The above deletions have a clear-cut cause–effect relationship with severe spermatogenic impairment since complete AZF deletions were never reported in normozoospermic men. The screening for Y chromosome microdeletions not only has a diagnostic but also a prognostic and preventive value. Deletions removing the entire AZFa or AZFb regions (complete deletions) are associated with azoospermia due to Sertoli cell-only syndrome (SCOS) and spermatogenic arrest (SGA), respectively. The rare partial AZFa and partial AZFb deletions are associated with residual sperm production.
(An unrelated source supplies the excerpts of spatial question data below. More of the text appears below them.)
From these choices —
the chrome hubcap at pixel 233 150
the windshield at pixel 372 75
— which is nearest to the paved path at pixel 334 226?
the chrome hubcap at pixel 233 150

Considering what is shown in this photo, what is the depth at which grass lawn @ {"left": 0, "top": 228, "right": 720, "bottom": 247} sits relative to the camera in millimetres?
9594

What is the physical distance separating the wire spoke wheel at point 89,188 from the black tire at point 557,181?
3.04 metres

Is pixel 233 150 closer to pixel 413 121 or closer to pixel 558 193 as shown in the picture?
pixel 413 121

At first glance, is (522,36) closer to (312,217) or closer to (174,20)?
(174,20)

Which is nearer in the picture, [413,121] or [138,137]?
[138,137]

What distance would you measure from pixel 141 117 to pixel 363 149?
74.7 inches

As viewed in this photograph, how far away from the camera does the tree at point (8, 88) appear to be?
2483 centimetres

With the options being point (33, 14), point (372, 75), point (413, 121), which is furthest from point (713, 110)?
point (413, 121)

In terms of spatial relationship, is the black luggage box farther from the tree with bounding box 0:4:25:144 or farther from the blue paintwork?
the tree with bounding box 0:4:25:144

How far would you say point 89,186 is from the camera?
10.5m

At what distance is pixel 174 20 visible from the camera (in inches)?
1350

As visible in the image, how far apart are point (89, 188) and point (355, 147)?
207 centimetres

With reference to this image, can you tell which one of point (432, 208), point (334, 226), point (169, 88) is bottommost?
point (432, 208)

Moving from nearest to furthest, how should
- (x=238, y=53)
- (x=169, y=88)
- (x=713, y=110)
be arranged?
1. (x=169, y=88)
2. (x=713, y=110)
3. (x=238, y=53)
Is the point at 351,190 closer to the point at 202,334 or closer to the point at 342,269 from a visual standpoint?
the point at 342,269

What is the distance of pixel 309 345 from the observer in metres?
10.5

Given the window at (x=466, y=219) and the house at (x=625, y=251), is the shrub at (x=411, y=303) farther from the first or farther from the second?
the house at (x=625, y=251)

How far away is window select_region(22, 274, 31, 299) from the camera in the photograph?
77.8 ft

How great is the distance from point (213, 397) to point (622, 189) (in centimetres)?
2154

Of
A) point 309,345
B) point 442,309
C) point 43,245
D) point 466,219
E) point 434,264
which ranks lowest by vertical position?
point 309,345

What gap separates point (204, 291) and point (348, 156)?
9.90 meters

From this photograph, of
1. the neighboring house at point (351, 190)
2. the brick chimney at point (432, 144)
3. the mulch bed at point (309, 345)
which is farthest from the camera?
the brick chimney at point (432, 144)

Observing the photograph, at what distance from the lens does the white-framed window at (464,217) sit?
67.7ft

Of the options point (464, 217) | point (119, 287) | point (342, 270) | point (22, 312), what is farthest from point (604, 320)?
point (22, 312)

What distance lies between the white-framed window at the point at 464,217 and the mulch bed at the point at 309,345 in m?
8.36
The complete AZFc deletions are associated with a variable semen phenotype ranging from oligozoospermia (mainly below 2 million spermatozoa/ml) to azoospermia (ranging from SCOS to hypospermatogenesis). Accordingly, testicular sperm extraction (TESE) is not recommended in case of complete AZFa and AZFb deletions, whereas there is a 50% chance of sperm retrieval in azoospermic men carrying a complete AZFc deletion (Hopps et al. 2003; Kleiman et al. 2011; Krausz et al. 2000). In deletion carriers presenting oligozoospermia, there is a potential risk of a progressive decrease of sperm concentration over time, therefore sperm cryoconservation could be advised as a preventive treatment (McElreavey and Krausz 1999; Krausz and Degl’Innocenti 2006 and references therein). Overall, the frequency of these deletions is higher in azoospermic men (5–10%, reaching the highest value in “idiopathic azoospermia”), followed by severe oligozoospermic men (2–5%) (Lo Giacco et al. 2014).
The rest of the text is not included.